Text segment —

***

If you have any issues over fitting, take some pics and send them to William who designed it and he will advise if too high or low but its really easy to look at the photo and match it up.  Also take a measurement of his head first and email for size advice. Exceptionally good customer services.


----------



## old hand (15 October 2014)

bought one first for a headshaker, he is cured.  Used the clips to start with and is now in a kk ultra, couldn't stop him in anything before unless I completely dropped the contact.  Lent it to someone to try and rode him in a normal bridle, what a difference it felt like the bit moved all over the place and he hated it so much I just lunged him til it was returned.  have one for both of my others, one goes behing the contact in a normal bridle and is much better in it.  The other is lazy but is much more forward in the Micklem, he has a habit of losing his outside shoulder due to an old injury and is much straighter and , therfore, more forwards.  Wouldn't buy anything else now.


----------



## Piglet (15 October 2014)

I have a Micklem Multibridle and love it (get more uses for your money) my horse is so much happier and the "drop noseband" doesn't have to be tight (I ride my horse in a drop noseband on his normal bridle.  I also ride him out bitless and because it is a proper bridle as opposed to a halter, I am coved by Insurance.


----------



## old hand (15 October 2014)

Oh forgot to mwntion that the drop can be rotated round to fit above the bit, just adjust the cheek pieces shorter and lengthen the bit straps.


----------



## MILLGREENLADY (15 October 2014)

Love mine, my boy is a very extra sensitive chap and its the best solution I've come up with and a couple of bits recommend from hilary vernon which have made what seemed a strong horse which was running away from me to a very reactive chap which isn't strong and very responsive less tense and sensitive in his head. 

Started to ride my new one to school in the micklem = way better than the cavesson/flash bridle ..


----------

***

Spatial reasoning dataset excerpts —
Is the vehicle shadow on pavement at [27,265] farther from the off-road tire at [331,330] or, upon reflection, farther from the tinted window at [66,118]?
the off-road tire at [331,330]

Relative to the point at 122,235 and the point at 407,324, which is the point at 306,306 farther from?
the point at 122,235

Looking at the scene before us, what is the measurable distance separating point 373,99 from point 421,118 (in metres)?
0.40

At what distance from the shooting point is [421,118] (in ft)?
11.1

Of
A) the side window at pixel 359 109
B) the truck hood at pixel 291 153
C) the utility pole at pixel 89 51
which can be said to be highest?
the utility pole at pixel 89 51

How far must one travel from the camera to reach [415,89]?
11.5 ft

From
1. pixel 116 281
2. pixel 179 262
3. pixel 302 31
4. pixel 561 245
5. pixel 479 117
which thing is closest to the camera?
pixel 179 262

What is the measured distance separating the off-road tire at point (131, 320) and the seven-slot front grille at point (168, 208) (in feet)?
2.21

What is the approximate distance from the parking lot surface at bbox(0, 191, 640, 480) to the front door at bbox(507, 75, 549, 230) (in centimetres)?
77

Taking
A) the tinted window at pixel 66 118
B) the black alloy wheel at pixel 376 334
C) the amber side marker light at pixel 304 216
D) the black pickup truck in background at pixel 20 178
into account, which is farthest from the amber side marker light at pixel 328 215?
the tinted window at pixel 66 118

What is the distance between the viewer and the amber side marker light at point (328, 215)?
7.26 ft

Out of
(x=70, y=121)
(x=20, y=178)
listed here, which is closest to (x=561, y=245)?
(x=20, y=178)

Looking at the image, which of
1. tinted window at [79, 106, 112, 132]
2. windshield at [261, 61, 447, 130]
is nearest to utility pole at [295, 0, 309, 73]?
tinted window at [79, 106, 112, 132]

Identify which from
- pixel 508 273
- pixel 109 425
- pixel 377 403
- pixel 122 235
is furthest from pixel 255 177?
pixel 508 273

***

Task requirements —
- a) Answer these questions using the bridle forum thread:
(i) According to the opening post, to whom should photos be sent if there are fitting issues?
(ii) What two adjustments does the later post by old hand say let the drop be rotated to fit above the bit?
(iii) Why does Piglet say riding out bitless is covered by insurance?
- b) Repeat the portion of the bridle forum thread from "## MILLGREENLADY (15" up to and including "in his head.".

Solutions —
- a)
(i) To William, who designed it.
(ii) Adjusting the cheek pieces shorter and lengthening the bit straps.
(iii) Because it is a proper bridle as opposed to a halter.

- b)
## MILLGREENLADY (15 October 2014)

Love mine, my boy is a very extra sensitive chap and its the best solution I've come up with and a couple of bits recommend from hilary vernon which have made what seemed a strong horse which was running away from me to a very reactive chap which isn't strong and very responsive less tense and sensitive in his head.